§ **Stated goal a**
List every person named in the article about Bryce Harper's spring training debut with the Washington Nationals.

§ **Passage to read**
[start]

PORT ST. LUCIE, Fla. — Nervous? Not at all. Bryce Harper said he was perfectly comfortable during his much-anticipated debut with the Washington Nationals — maybe even too comfortable.

PORT ST. LUCIE, Fla. — Nervous? Not at all. Bryce Harper said he was perfectly comfortable during his much-anticipated debut with the Washington Nationals — maybe even too comfortable.

The 18-year-old phenom struck out twice and didn't see any action in the field Monday as the Nationals beat the New York Mets 9-3 in their spring training opener. But the top pick in last year's amateur draft cleared a hurdle with his first two at-bats against big league competition.

"I felt really comfortable out there," Harper said. "I might have felt a little too comfortable, so I'm going to go out there tomorrow and the next day and try to get a few base hits and see what happens.

"It's like I feel way too strong," he added. "I feel way too quick. I feel like I can turn over a 150 mph fastball. I felt really good. I just need to stay back on my back side a little more and try to hit it over the third baseman's head."

Harper entered as a pinch runner for designated hitter Matt Stairs in the fifth inning and finally got a plate appearance in the seventh. Harper fouled off the first pitch from lefty Taylor Tankersley, then swung and missed on the next two.

In the top of the ninth, Harper struck out on four pitches against right-hander Ryota Igarashi.

When Harper went up to the plate for his first at-bat, the Nationals already had a 7-3 lead.

"I wasn't nervous," Harper said. "After seeing everybody go up there swinging, getting their swings in and stuff, that's what I wanted to do. I wanted to go up there and get my hacks in, and that's just me. I don't like taking it, so I'm going to go up there swinging."

Washington manager Jim Riggleman said he had hoped Harper's first at-bat would come against a right-hander, but he was glad the young catcher-turned-outfielder could see both types of pitchers.

[end]

§ **Stated goal b**
Copy out the stretch of the rows from the line containing "With the red" through the end of the rows, word for word.

§ **Items**

[start]

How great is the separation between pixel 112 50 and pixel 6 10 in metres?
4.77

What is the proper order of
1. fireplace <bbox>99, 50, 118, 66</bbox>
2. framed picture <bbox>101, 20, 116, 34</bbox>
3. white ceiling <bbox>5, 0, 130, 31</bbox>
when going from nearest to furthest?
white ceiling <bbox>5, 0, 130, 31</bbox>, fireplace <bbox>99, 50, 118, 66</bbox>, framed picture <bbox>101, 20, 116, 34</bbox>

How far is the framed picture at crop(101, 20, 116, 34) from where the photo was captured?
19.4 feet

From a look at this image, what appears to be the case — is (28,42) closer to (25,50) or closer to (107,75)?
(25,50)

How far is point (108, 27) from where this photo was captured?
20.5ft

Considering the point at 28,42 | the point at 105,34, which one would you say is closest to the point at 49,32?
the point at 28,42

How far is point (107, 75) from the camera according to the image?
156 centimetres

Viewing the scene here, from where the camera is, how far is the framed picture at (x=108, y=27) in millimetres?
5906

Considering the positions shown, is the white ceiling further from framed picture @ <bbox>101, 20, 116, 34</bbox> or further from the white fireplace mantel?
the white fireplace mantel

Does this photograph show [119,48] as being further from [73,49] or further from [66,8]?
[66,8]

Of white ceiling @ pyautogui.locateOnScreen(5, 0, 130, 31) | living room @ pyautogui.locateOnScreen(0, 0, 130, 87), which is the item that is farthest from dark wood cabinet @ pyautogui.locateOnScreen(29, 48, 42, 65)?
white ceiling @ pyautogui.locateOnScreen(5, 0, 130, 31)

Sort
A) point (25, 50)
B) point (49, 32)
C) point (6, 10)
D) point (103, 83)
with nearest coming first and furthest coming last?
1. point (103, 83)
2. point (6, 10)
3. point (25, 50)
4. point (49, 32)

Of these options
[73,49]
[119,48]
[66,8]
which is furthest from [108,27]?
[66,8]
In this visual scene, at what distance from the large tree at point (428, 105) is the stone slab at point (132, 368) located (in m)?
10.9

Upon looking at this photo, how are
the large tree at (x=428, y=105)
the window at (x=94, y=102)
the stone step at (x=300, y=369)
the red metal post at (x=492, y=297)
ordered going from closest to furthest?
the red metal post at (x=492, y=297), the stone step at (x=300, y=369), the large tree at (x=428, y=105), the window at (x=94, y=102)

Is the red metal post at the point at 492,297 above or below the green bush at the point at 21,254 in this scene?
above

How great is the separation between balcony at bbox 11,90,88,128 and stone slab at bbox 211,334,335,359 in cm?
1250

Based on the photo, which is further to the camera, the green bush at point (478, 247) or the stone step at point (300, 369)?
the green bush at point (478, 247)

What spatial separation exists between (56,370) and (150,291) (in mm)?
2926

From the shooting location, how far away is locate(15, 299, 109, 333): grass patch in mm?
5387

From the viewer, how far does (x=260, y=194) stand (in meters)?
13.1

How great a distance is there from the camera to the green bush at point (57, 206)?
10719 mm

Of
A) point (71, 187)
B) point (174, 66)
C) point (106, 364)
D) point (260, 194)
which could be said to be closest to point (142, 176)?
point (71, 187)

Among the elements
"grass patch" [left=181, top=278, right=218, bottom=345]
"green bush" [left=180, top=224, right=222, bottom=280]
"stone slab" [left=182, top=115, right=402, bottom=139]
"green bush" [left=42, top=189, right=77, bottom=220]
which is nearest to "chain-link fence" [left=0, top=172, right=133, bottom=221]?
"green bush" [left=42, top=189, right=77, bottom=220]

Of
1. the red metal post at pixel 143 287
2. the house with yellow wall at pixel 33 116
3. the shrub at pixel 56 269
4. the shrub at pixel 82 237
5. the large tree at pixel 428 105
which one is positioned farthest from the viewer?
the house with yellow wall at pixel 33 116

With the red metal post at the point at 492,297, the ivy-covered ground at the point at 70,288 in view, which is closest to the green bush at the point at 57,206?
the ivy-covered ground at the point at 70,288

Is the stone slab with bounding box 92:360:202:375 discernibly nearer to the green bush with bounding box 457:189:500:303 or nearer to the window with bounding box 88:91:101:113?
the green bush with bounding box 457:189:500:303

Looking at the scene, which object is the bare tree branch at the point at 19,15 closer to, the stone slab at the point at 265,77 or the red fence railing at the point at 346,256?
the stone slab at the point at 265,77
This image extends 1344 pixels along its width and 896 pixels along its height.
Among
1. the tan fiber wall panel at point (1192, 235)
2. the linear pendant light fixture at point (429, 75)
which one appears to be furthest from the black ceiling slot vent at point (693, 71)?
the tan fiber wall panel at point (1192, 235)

[end]

§ **Written reply a**
Bryce Harper, Matt Stairs, Taylor Tankersley, Ryota Igarashi, Jim Riggleman

§ **Written reply b**
With the red metal post at the point at 492,297, the ivy-covered ground at the point at 70,288 in view, which is closest to the green bush at the point at 57,206?
the ivy-covered ground at the point at 70,288

Is the stone slab with bounding box 92:360:202:375 discernibly nearer to the green bush with bounding box 457:189:500:303 or nearer to the window with bounding box 88:91:101:113?
the green bush with bounding box 457:189:500:303

Looking at the scene, which object is the bare tree branch at the point at 19,15 closer to, the stone slab at the point at 265,77 or the red fence railing at the point at 346,256?
the stone slab at the point at 265,77
This image extends 1344 pixels along its width and 896 pixels along its height.
Among
1. the tan fiber wall panel at point (1192, 235)
2. the linear pendant light fixture at point (429, 75)
which one appears to be furthest from the black ceiling slot vent at point (693, 71)?
the tan fiber wall panel at point (1192, 235)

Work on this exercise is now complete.